´CRISTINA ZAGARIA
«Non esiste un caso-diossina in Campania». Smorza, stempera, ironizza. Il ministro per l´Agricoltura, Paolo De Castro, è polemico con la Corea, preoccupato per il Giappone e furioso per «una psicosi infondata che infierisce su una regione già martoriata».
intervista
Paolo De Castro, responsabile del dicastero dell´Agricoltura: temo anche il pauroso effetto mediatico
Il ministro contro psicosi e blocchi "Allarme infondato, coreani speculatori"
Si era pensato a un altro blocco dopo quello coreano, poi la precisazione: si tratta di severi controlli
"Seul poco corretta. Invece il Giappone vuole solo la lista delle aziende a rischio"
CRISTINA ZAGARIA
( segue dalla prima di cronaca)
Ministro De Castro, cosa è successo alle frontiere giapponesi?
«Alla luce delle indagini che i nostri carabinieri stanno facendo in Italia, il Giappone ha intensificato i controlli e ci ha chiesto la lista delle aziende a rischio».
I controlli, però, durano da giorni e il prodotto rischia di deperire.
«Indubbiamente i controlli più approfonditi comportano una perdita di tempo alla dogana e la campagna mediatica innesca un allarme micidiale, che danneggia l´intera filiera.

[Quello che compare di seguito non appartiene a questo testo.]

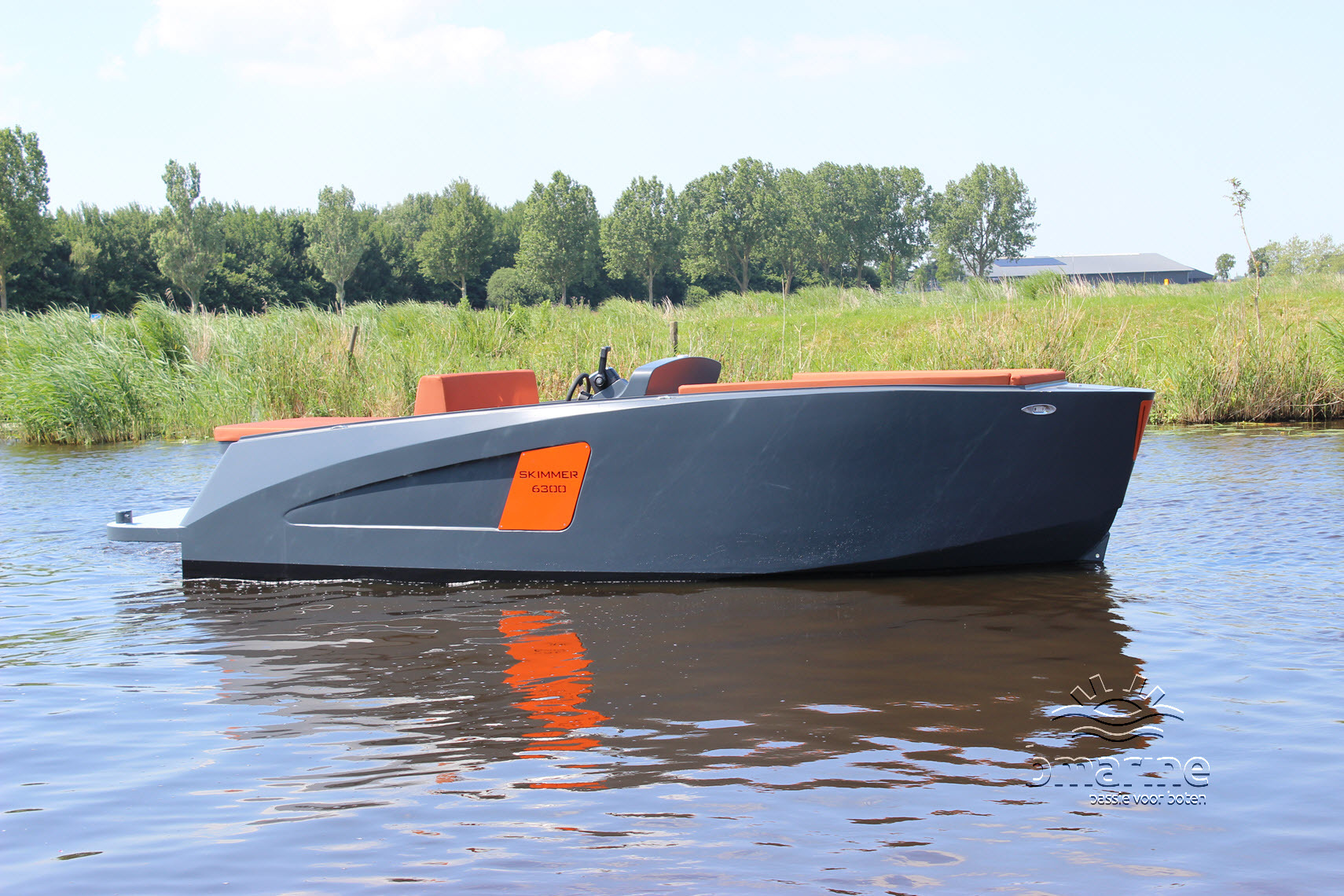 Skimmer 6300 — foto 3 van 21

La Corea del Sud ha bloccato le importazioni di mozzarella di bufala, dopo dei controlli, cosa c´è di poco corretto?
«Sarò duro, ma vorrei sapere che mozzarella hanno controllato. Non abbiamo importazioni dirette con la Corea, ma c´è una triangolazione con altri paesi. I coreani sono sicuri che stanno controllando mozzarella "Made in Italy"? E poi, è di oggi la notizia che è stato trovato, un topo in uno snack coreano, noi italiani non chiudiamo per questo le nostre frontiere. È speculazione».

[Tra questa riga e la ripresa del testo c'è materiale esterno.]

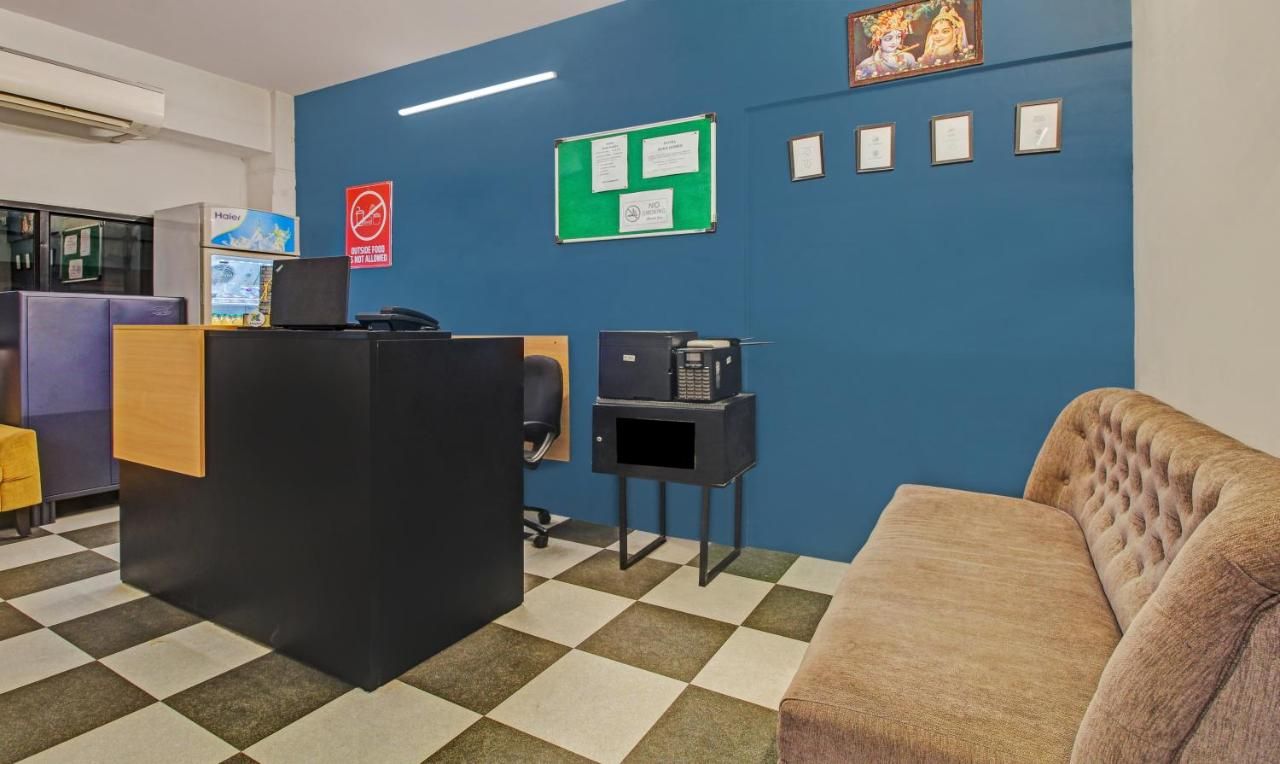 undefined Treebo Trip Aura Homes 2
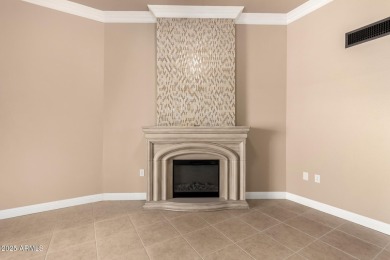 This beautifully maintained Sun City gem is truly move-in ready! on Sun City Lakes West and East in Arizona - for sale on GolfHomes.com, golf home, golf lot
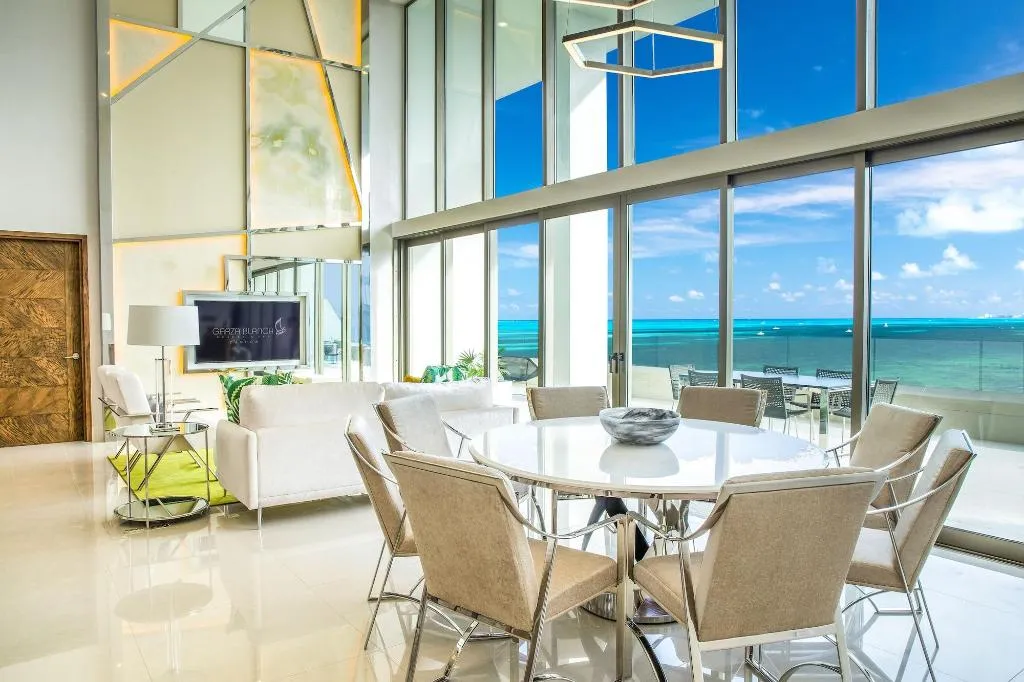 Room, Villa Del Palmar All Inclusive Contemporary Splend, Cancun Area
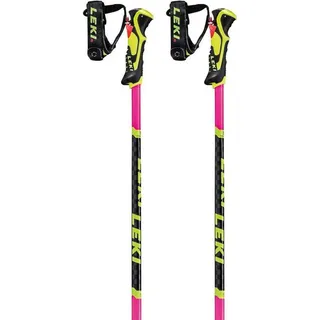 Leki WCR Lite SL 3D Skistöcke Kinder pink - 120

Non temete l´effetto domino con gli altri paesi: America, Inghilterra, Francia?
«Domani (oggi ndr) abbiamo un vertice al ministero della Salute e daremo le prime risposte a Tokyo e ovviamente studieremo anche un piano per tranquillizzare e informare le altre ambasciate italiane all´estero. Comunque l´83 per cento della mozzarella di bufala è consumato in Italia, solo il 17 per cento è esportato all´estero».
Ma, esiste un problema diossina, o no?
«Non esiste un problema diossina nella regione Campania. Non c´è una specificità, c´è un inquinamento in tutta Italia, anzi notoriamente è più inquinato il Nord del nostro mezzogiorno. E assolutamente non esiste un legame di causa ed effetto tra l´emergenza rifiuti e la qualità del cibo».
Qual è la vera entità dell´inchiesta dei carabinieri nelle aziende casertane?
«C´è qualche caso di mozzarella di bufala con una concentrazione di diossina superiore ai limiti di legge e lo abbiamo rintracciato e delimitato. Per il resto, stiamo lavorando. Secondo i dati del Consorzio parliamo del 2 per cento delle aziende e nessuna aderente al consorzio dop. L´importante è non creare un nuovo caso aviaria, cioè un grande allarme quando non ci sono veri rischi, così si danneggiano solo i produttori e non si tutela il consumatore. I controlli non devono creare inutili psicosi, anzi sono la prima garanzia per produttori e consumatori».
Secondo i produttori c´è già stato un calo delle vendite del 30-35 per cento. Il livello di guardia internazionale è alto, quali contromosse sta prendendo il ministero?
«Il nostro primo obiettivo sarà liberare il mercato dal prodotto invenduto e poi stiamo studiando anche con l´assessore Andrea Cozzolino un piano d´aiuto per chi è stato travolto dal tornado diossina».